El Tío Wiggily, asomándose entre los arbustos donde estaba escondido con el conejo de juguete roto, miró y vio a la niña sosteniendo al conejo salvaje con la pata rota. De haber podido, el conejo salvaje se habría escapado dando saltitos, pero no pudo. 

—¡Oh, Tío Wiggily! ¡Tío Wiggily! ¿Así es como me ayudas? —dijo tristemente el conejo salvaje. Por supuesto, hablaba en lenguaje de conejo, que ni el niño ni la niña entendían. Pero el Tío Wiggily, escondido entre los arbustos, lo oyó y respondió suavemente:

—No tengas miedo, conejo salvaje. Sé que estos niños serán buenos contigo. Te llevarán a casa, te curarán la pata rota y serás tan elegante como yo.

—¡Oh!

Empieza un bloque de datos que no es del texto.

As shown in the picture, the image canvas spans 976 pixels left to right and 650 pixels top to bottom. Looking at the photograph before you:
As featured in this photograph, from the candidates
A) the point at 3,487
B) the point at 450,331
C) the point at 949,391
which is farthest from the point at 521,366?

Si voy a ser elegante, eso es diferente —dijo el conejo salvaje. Luego se acurrucó en los brazos de la niña, y ella y el niño se llevaron el conejito a casa; su padre le remendó la pata rota con tablillas de madera y vendas de tela suave.

—Bueno, supongo que ese conejo salvaje ya no me estropeará las zanahorias —rio el Tío Wiggily mientras daba saltitos—. Llevaré este juguete roto a casa de Sammie y Susie.

En cuanto al conejo salvaje, dejó de tener miedo cuando oyó decir al Tío Wiggily que los niños serían amables. Y nadie podía ser más amable que Donald y Mab. Cuando el conejo silvestre tuvo que quedarse quieto hasta que se le curó la pata, le trajeron, todos los días, lechuga y zanahorias frescas, con agua fresca para beber. Y cuando se le curó la pata, el conejo salvaje estaba tan manso que nunca quiso dejar al niño y a la niña para volver a estropear el jardín del Tío Wiggily. Vivió feliz con Donald y Mab el resto de su vida.

Sammie y Susie se divirtieron jugando con el juguete roto, y pensaron que el Sr. Orejaslargas era muy inteligente al pensar en una manera no sólo de ayudar al conejito salvaje y a los niños, sino también de salvar sus zanahorias de ser comidas.